Getting recovered resins approved for use in automotive parts can be challenging, but succeeding can pay major dividends.
That was one a message that Susan Kozora of International Automotive Components (IAC) delivered at the Institute of Scrap Recycling Industries’ (ISRI) convention in April in New Orleans.
Kozora, IAC’s director of advanced engineering, provided an instructive explanation about the use of recycled resin in auto parts.
IAC currently uses about 50 million pounds of recycled plastics annually, out of more than 300 million pounds total. Kozora noted that “we’re a very demanding industry” for both virgin and recycled resin providers.
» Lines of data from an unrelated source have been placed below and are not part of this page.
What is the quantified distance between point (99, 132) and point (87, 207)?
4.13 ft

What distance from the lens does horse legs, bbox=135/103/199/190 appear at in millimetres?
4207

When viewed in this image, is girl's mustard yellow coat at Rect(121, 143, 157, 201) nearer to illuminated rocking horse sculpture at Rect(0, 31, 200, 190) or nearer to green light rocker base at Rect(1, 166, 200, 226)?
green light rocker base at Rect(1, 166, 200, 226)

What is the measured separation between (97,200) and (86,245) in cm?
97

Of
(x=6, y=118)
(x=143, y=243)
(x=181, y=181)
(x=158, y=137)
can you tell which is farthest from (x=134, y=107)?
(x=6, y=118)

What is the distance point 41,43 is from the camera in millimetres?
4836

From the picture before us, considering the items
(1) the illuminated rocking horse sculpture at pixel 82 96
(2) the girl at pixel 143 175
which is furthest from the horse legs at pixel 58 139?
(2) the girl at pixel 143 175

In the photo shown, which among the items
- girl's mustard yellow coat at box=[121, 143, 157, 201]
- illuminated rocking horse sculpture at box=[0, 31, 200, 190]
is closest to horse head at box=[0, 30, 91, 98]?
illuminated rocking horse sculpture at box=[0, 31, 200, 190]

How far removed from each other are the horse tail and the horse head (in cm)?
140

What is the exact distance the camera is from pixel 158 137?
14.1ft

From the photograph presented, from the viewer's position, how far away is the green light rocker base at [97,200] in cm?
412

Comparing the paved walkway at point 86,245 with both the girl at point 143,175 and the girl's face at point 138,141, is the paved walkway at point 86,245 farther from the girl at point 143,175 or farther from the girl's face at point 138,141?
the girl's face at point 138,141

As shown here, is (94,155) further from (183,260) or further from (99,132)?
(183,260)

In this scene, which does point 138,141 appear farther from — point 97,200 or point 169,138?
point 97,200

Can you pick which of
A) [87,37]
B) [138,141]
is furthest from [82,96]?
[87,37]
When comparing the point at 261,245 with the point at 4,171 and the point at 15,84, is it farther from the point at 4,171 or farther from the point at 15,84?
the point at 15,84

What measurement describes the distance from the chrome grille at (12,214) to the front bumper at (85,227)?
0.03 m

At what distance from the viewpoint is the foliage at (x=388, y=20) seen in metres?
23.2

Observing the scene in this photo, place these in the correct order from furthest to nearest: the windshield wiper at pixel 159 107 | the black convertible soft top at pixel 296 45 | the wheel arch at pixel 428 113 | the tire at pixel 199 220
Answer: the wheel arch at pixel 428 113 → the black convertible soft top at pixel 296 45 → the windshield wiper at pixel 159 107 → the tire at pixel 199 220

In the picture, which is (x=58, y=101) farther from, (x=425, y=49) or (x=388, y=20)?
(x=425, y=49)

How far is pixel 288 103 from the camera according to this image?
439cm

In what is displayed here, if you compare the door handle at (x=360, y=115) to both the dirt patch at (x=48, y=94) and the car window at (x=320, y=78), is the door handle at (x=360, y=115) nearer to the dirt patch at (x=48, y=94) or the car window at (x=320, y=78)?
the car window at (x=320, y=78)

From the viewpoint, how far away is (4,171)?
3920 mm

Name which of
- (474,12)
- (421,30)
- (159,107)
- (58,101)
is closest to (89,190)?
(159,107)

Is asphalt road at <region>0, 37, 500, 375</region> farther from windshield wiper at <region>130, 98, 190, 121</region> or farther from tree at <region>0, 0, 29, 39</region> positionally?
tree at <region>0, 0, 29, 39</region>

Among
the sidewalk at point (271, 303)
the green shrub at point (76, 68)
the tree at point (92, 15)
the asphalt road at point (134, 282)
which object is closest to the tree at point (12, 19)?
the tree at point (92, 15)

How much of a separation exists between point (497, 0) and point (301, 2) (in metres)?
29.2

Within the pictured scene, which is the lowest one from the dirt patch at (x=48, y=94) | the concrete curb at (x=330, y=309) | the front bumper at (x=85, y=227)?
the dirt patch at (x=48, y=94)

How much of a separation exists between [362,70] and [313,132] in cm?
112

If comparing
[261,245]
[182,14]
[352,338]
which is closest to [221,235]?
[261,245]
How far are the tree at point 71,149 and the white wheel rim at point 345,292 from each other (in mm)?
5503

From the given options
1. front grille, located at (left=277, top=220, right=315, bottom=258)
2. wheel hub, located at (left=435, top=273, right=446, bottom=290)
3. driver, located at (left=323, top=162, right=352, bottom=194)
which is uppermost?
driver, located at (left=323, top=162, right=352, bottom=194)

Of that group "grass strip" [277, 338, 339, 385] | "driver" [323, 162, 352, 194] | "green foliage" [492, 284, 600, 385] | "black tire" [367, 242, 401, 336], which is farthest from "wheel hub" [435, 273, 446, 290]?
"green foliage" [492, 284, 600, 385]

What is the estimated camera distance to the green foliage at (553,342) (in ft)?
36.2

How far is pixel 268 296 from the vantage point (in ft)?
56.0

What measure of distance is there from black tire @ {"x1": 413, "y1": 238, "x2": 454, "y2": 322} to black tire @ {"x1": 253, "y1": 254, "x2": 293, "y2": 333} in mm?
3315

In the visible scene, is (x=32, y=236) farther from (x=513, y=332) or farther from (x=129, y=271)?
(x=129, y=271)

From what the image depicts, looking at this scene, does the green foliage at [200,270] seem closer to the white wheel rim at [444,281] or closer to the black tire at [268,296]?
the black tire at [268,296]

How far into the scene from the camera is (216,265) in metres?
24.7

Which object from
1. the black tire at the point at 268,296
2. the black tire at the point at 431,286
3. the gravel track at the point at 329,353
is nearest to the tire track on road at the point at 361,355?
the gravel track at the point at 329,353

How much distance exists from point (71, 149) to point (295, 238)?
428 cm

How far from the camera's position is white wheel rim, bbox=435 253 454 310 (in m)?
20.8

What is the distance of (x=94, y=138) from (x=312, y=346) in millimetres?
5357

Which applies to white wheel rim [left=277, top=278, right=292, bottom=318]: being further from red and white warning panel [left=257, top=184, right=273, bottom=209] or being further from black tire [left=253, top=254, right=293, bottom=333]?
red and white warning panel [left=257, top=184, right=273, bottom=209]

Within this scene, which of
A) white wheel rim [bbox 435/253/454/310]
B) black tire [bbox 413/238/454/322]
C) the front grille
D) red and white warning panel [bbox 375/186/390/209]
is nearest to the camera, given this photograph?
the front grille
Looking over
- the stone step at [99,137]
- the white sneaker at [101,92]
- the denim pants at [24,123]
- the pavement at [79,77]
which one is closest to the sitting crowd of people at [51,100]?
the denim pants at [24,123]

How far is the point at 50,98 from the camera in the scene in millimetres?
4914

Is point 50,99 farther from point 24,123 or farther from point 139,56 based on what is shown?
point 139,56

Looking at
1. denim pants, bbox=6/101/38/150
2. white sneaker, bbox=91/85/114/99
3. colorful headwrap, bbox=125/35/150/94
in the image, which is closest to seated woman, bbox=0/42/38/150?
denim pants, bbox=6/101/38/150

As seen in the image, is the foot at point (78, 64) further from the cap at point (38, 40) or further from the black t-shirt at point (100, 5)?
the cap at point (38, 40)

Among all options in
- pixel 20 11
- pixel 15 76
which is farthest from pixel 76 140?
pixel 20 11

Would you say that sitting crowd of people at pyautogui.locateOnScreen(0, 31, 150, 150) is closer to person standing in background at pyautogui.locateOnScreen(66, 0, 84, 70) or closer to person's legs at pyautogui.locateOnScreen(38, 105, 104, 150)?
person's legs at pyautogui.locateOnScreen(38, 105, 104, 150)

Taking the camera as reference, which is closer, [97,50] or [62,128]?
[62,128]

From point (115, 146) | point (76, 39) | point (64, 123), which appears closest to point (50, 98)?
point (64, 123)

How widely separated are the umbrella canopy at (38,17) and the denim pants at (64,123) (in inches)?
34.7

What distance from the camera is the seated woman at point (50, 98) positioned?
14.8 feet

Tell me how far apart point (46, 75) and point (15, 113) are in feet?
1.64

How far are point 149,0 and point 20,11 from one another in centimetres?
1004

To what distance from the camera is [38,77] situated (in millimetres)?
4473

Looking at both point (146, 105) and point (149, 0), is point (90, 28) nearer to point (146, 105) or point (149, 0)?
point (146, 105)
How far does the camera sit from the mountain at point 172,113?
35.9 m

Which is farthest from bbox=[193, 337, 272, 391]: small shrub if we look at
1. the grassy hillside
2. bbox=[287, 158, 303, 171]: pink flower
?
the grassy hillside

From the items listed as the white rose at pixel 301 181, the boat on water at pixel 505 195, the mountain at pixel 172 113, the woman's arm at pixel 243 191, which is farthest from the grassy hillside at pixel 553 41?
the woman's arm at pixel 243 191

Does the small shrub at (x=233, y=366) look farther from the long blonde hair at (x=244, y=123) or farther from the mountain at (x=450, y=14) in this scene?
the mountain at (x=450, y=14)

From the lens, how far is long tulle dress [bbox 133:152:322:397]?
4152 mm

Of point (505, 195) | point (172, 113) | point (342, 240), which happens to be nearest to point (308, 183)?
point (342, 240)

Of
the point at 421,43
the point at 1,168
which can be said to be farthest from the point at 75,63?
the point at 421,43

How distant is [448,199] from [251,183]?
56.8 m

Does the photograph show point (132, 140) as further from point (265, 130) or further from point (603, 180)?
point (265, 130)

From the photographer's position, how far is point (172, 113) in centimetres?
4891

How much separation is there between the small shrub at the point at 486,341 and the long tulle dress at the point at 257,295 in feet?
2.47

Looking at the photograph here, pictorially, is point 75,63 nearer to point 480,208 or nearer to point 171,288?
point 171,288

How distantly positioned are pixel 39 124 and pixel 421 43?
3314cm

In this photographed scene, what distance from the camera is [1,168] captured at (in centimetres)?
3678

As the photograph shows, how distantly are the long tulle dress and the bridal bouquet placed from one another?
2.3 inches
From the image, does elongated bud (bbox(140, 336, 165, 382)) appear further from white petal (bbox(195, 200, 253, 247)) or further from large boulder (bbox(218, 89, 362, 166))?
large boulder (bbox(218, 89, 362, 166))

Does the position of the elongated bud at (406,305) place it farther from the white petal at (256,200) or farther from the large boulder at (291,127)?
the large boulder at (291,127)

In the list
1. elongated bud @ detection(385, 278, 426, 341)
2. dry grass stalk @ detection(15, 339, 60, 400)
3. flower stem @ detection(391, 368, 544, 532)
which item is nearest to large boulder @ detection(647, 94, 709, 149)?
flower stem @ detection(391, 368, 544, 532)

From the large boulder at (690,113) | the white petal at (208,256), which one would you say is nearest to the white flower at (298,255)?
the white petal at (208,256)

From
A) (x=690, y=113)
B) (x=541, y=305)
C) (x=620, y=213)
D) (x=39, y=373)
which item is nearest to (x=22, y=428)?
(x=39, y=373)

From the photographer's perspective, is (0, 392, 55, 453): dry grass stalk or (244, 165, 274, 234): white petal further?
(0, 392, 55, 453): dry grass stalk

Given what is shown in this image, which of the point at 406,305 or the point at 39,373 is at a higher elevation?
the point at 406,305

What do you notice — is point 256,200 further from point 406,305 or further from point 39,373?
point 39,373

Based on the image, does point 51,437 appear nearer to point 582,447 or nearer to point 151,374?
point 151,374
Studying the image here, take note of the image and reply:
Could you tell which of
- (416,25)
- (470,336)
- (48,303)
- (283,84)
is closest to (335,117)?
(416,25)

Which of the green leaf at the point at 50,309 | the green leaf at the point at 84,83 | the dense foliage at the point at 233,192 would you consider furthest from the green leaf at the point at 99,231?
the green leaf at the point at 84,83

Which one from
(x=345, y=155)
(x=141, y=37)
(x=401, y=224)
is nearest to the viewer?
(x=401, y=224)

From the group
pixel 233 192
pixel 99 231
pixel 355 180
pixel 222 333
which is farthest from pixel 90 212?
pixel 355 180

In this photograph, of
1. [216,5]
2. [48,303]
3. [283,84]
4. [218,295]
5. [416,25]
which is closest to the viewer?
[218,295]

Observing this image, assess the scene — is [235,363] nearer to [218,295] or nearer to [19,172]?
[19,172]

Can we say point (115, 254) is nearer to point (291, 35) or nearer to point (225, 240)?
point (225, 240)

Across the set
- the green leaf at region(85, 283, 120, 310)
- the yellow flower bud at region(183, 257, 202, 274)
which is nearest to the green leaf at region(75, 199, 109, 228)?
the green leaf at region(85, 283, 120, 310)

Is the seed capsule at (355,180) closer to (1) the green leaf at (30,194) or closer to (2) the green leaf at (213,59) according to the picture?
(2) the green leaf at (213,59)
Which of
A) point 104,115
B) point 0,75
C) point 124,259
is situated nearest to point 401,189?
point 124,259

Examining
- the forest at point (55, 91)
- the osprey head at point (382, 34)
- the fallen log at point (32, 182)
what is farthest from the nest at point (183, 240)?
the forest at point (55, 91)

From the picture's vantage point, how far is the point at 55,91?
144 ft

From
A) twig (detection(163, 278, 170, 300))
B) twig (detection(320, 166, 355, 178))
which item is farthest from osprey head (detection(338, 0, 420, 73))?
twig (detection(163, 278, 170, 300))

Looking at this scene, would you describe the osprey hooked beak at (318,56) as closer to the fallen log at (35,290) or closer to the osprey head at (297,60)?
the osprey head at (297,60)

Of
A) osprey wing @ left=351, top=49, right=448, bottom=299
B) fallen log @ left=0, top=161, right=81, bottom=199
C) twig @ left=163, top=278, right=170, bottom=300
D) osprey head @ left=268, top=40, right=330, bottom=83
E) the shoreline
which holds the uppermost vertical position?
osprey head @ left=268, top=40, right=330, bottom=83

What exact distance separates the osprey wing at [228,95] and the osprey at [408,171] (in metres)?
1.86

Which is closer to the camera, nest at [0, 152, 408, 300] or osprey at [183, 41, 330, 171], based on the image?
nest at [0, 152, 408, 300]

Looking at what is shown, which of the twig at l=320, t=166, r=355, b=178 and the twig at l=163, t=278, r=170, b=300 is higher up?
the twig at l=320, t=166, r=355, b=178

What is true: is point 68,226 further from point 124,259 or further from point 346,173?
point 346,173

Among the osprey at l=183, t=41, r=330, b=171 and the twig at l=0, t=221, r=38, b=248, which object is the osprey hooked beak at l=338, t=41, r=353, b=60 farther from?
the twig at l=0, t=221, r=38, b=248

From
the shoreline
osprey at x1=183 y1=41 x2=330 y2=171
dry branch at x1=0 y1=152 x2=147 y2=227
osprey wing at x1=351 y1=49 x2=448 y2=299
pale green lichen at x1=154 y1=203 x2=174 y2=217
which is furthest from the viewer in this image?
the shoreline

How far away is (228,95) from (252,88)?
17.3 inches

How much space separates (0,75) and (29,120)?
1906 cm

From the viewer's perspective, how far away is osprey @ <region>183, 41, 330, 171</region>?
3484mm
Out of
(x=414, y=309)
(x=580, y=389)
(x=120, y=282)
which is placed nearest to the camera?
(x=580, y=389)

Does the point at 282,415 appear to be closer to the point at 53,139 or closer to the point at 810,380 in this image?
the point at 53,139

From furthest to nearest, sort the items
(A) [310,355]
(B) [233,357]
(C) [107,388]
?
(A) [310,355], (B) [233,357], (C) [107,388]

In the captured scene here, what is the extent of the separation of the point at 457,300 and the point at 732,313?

She referred to the procurement process as involving “hazing.” But this can be beneficial to recovered plastics reclaimers, as “we can be a large, loyal buyer.”
Kozora told attendees at the ISRI convention that “all the resin tests are exactly the same for virgin and recycled resin.” She did suggest, however, that the momentum toward recycled resin has internal barriers.
“The difference comes with purchasing folks thinking recycled resin should be lower cost,” she said.
In terms of the future for auto parts suppliers, Kozora said “we need to engineer for recycling but we also need to design to use recycled materials.” Recovered resins need to be considered throughout all supply chain, engineering and design steps.